Volunteer Jewish security team to launch in Canada

JTA

TORONTO — Canada’s Centre for Israel and Jewish Affairs is forming a volunteer network to provide security at Canadian synagogues and Jewish community facilities.

The Community Security Network will be similar to neighborhood watch programs, only on a national scale, CIJA said in its announcement.

“I’m not looking to train commandos,” program coordinator Doron Horowitz told the National Post newspaper in a story published Monday. “It’s a neighborhood watch. We’re not looking for vigilantes.”

Horowitz, the director of national security infrastructure for CIJA and a decorated Israeli army officer, said the effort is intended to complement law enforcement.

“This is the Jewish community taking an active role in [its own]  security on a civilian level,” he said.

Toronto is the site of the pilot project. Once the program can field a team of 25 volunteers, it will be rolled out in Jewish communities across the country.

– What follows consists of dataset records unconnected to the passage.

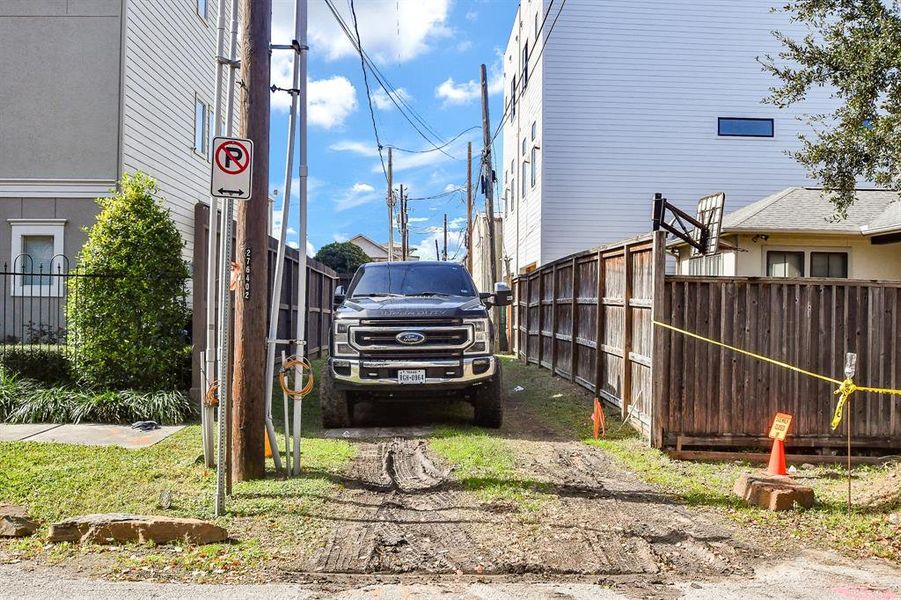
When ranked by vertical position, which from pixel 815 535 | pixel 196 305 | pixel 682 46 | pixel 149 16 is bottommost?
pixel 815 535

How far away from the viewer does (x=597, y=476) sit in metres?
6.68

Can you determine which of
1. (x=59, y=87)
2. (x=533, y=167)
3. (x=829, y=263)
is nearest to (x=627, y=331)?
(x=829, y=263)

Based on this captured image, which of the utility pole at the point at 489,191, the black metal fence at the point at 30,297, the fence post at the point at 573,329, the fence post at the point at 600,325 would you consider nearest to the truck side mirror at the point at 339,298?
the fence post at the point at 600,325

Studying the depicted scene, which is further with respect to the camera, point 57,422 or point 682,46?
point 682,46

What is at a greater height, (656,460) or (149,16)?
(149,16)

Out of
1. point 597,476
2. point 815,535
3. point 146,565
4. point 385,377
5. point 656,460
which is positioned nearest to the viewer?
point 146,565

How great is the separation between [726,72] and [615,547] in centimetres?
1800

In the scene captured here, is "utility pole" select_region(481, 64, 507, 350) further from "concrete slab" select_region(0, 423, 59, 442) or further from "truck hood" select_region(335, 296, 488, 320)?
"concrete slab" select_region(0, 423, 59, 442)

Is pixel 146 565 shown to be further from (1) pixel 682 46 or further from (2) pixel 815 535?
(1) pixel 682 46

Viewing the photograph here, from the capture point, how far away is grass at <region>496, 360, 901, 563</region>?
505 cm

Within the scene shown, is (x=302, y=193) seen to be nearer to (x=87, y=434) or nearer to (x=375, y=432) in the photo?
(x=375, y=432)

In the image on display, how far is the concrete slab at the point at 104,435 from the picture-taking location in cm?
777

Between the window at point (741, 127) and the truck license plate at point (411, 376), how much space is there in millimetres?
14529

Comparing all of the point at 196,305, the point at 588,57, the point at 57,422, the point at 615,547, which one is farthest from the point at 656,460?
the point at 588,57
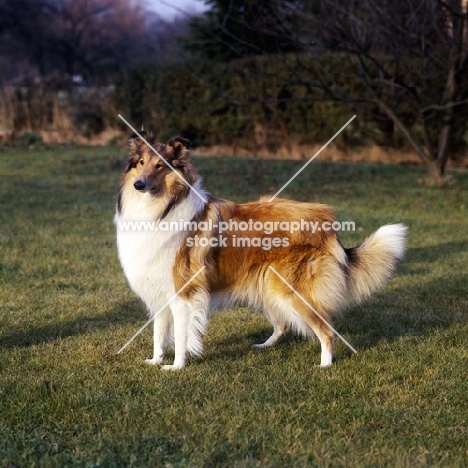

Volunteers, who must be aged 25 to 50, will undergo a series of background checks and psychological screening “to weed out individuals who have a different agenda or idea of what it means to protect the Jewish community,” Horowitz said.

Trainees will learn about counter-surveillance methods, as well how to conduct patrols and recognize signs of suspicious activity, Horowitz told the Canadian Jewish News.

He stressed that the program will be “emphatically, categorically” different from groups like the Shomrim, unarmed civilians who patrol Jewish communal buildings and large events in Brooklyn, N.Y., and Toronto.